Give every line of the data again, unchanged, but with no pictures.

======== Information given ========

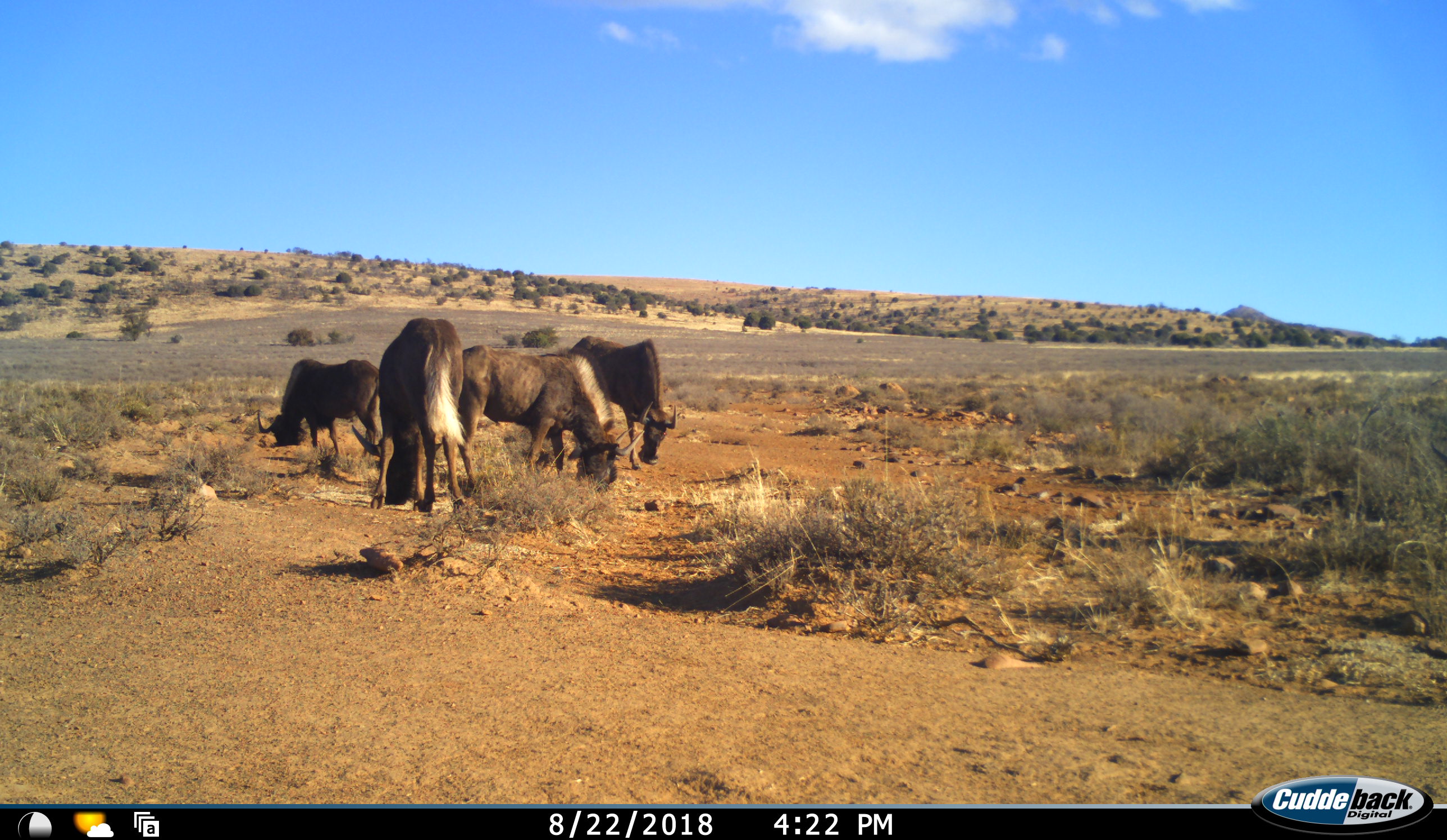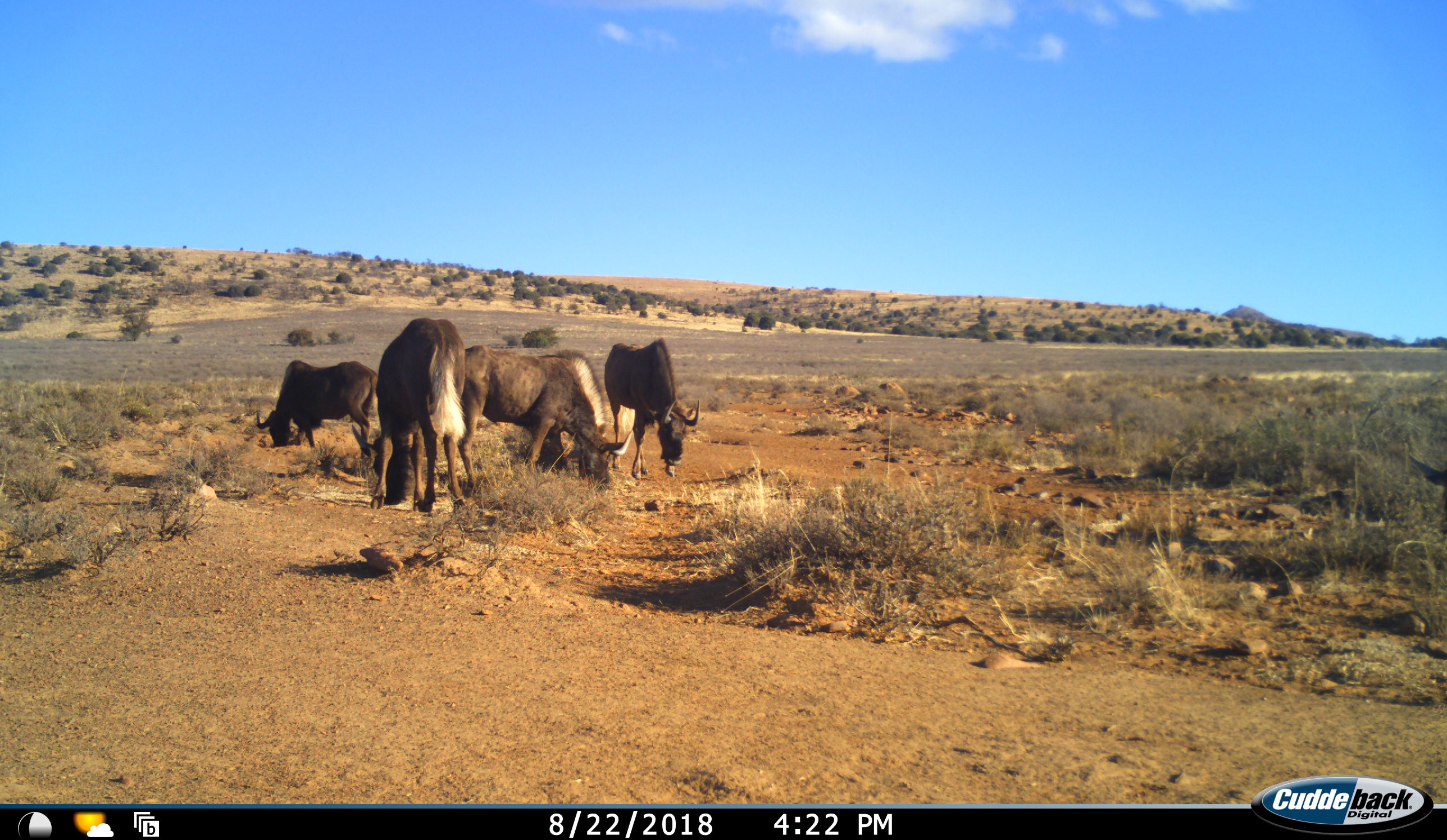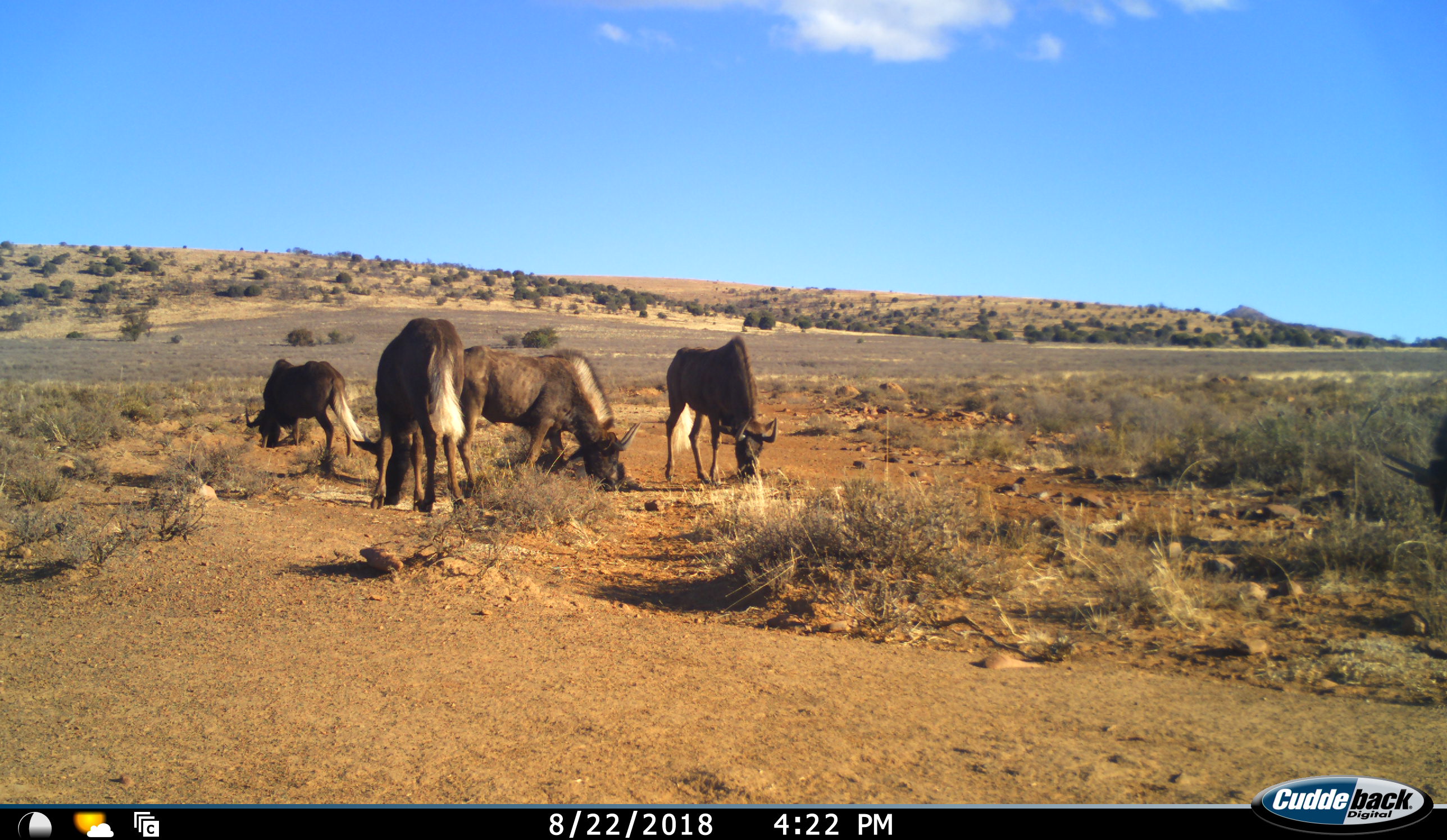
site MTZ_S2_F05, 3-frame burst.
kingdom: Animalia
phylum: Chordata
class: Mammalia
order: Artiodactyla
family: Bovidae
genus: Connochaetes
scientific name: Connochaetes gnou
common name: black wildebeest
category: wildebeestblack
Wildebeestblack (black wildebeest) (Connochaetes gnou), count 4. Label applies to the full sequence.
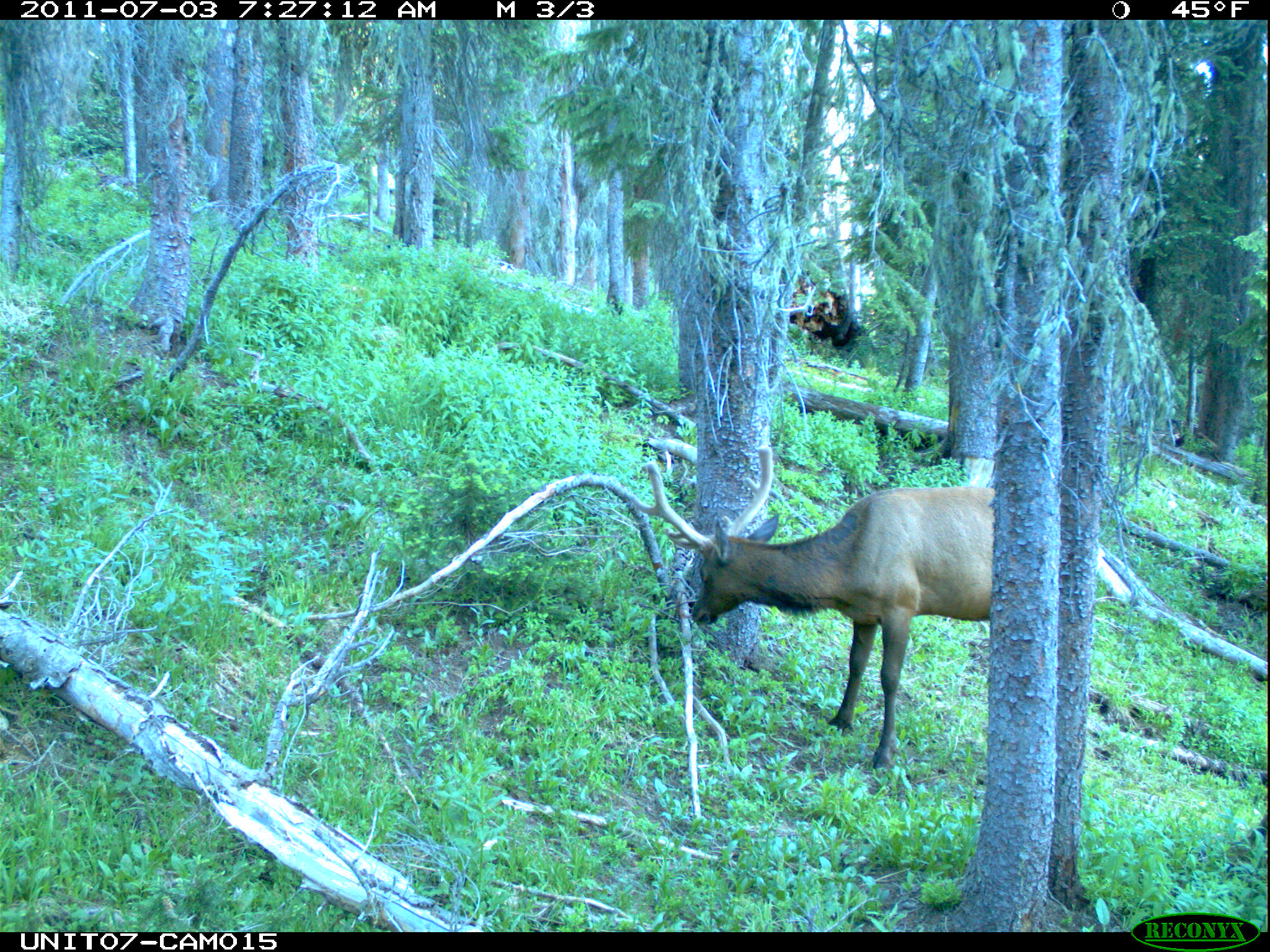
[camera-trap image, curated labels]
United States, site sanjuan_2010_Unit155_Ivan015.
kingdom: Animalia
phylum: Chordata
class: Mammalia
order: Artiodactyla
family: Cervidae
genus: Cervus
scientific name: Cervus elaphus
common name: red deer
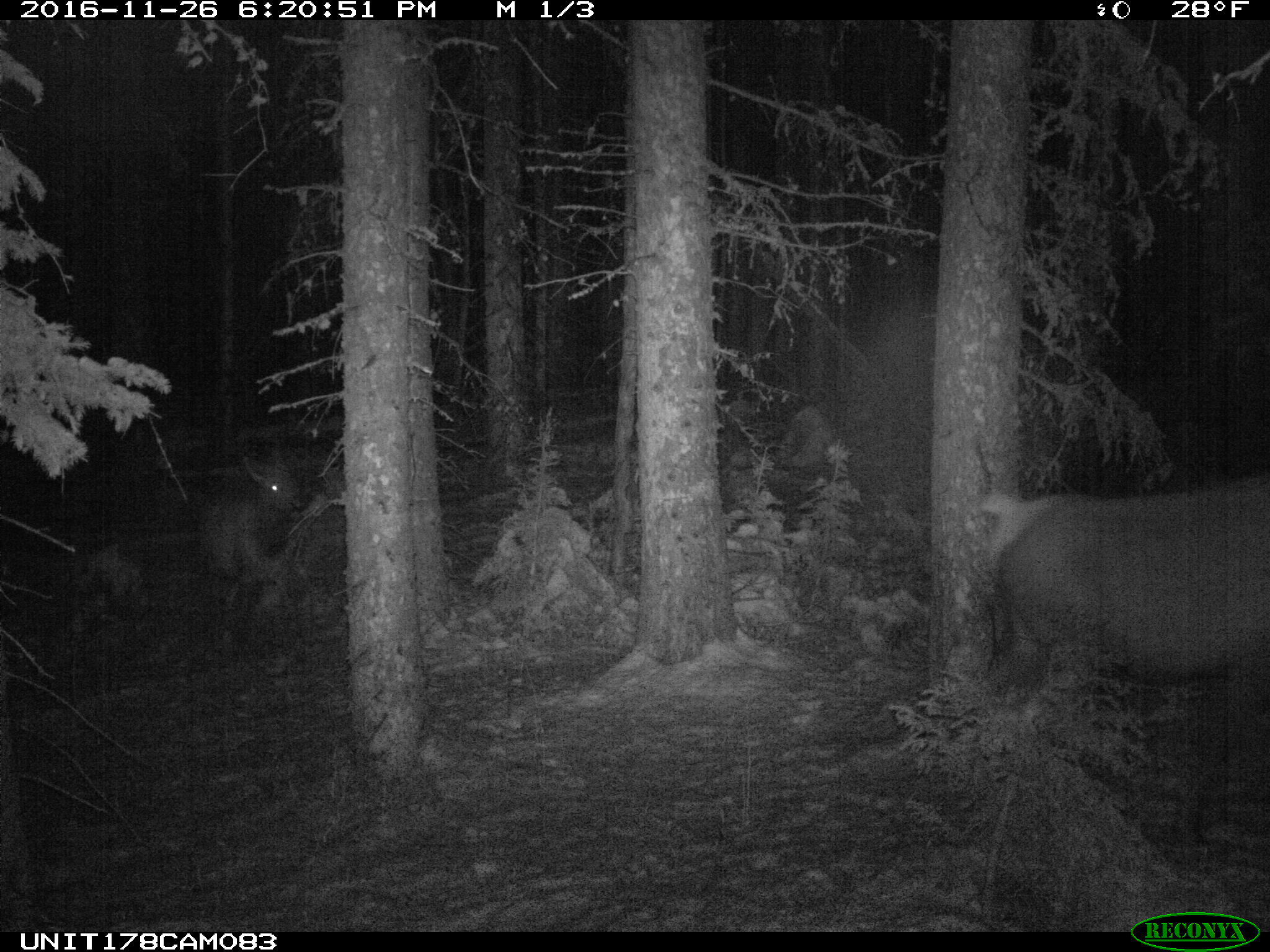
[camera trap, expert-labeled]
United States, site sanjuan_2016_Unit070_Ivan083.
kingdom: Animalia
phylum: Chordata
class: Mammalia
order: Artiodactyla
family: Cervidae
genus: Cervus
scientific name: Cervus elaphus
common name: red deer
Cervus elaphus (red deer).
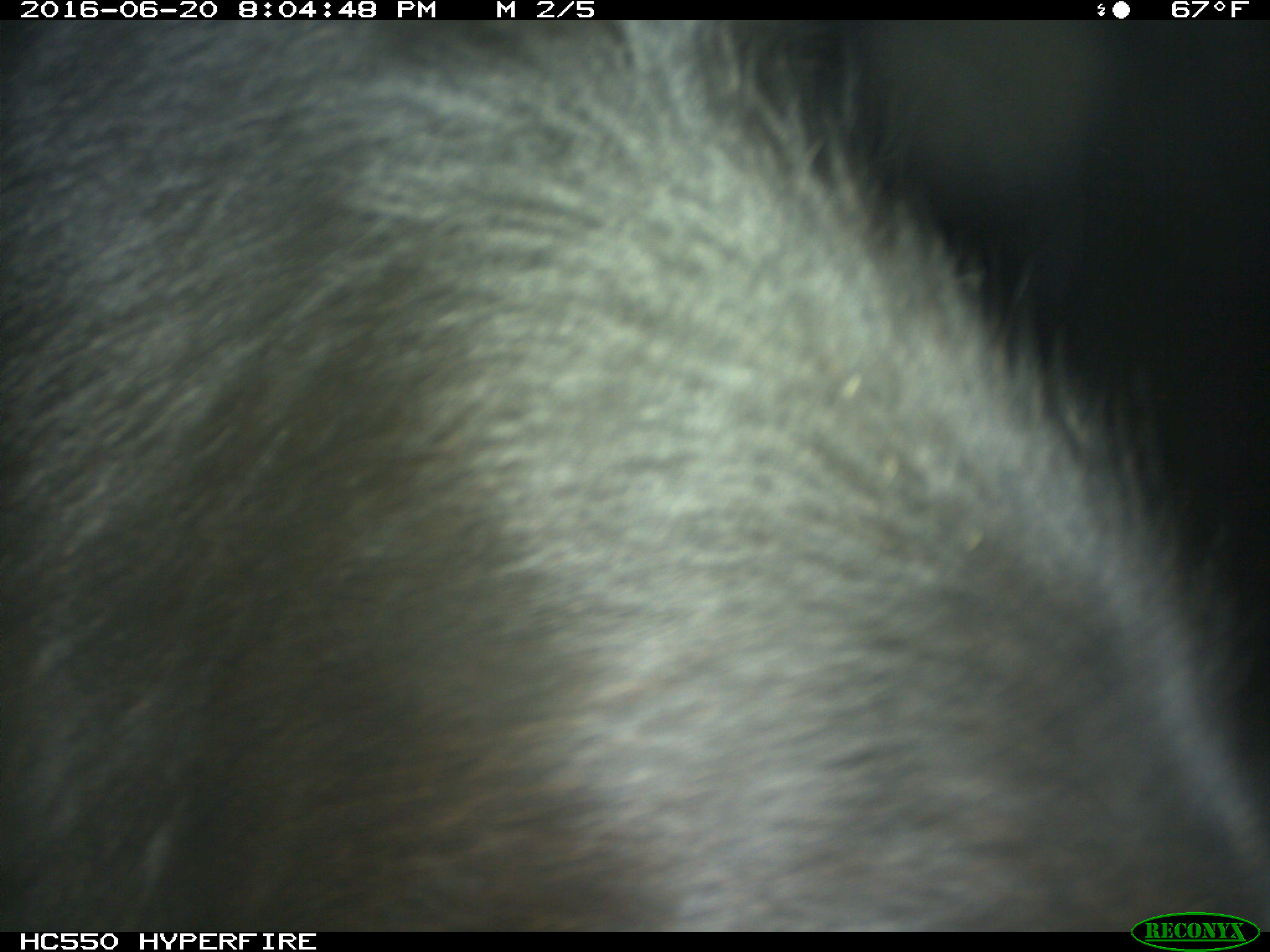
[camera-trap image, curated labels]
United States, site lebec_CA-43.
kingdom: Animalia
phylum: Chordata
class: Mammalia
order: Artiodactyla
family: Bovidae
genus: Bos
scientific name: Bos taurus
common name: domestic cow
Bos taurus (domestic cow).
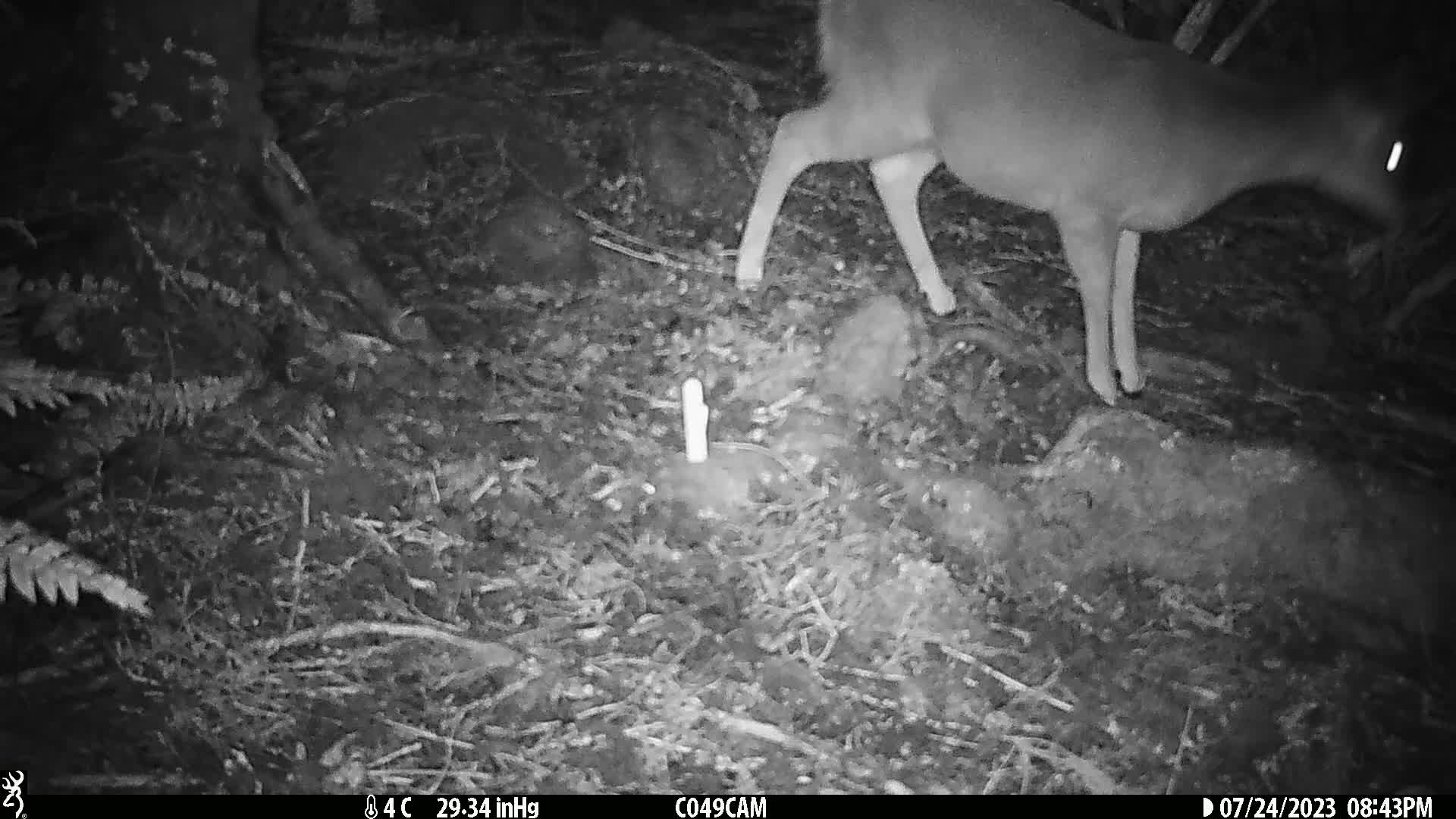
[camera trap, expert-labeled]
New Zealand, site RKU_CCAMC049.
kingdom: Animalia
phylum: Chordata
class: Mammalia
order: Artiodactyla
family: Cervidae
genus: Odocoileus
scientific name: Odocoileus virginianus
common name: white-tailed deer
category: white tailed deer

========

Task answer ▸
site MTZ_S2_F05, 3-frame burst.
kingdom: Animalia
phylum: Chordata
class: Mammalia
order: Artiodactyla
family: Bovidae
genus: Connochaetes
scientific name: Connochaetes gnou
common name: black wildebeest
category: wildebeestblack
Wildebeestblack (black wildebeest) (Connochaetes gnou), count 4. Label applies to the full sequence.
[camera-trap image, curated labels]
United States, site sanjuan_2010_Unit155_Ivan015.
kingdom: Animalia
phylum: Chordata
class: Mammalia
order: Artiodactyla
family: Cervidae
genus: Cervus
scientific name: Cervus elaphus
common name: red deer
[camera trap, expert-labeled]
United States, site sanjuan_2016_Unit070_Ivan083.
kingdom: Animalia
phylum: Chordata
class: Mammalia
order: Artiodactyla
family: Cervidae
genus: Cervus
scientific name: Cervus elaphus
common name: red deer
Cervus elaphus (red deer).
[camera-trap image, curated labels]
United States, site lebec_CA-43.
kingdom: Animalia
phylum: Chordata
class: Mammalia
order: Artiodactyla
family: Bovidae
genus: Bos
scientific name: Bos taurus
common name: domestic cow
Bos taurus (domestic cow).
[camera trap, expert-labeled]
New Zealand, site RKU_CCAMC049.
kingdom: Animalia
phylum: Chordata
class: Mammalia
order: Artiodactyla
family: Cervidae
genus: Odocoileus
scientific name: Odocoileus virginianus
common name: white-tailed deer
category: white tailed deer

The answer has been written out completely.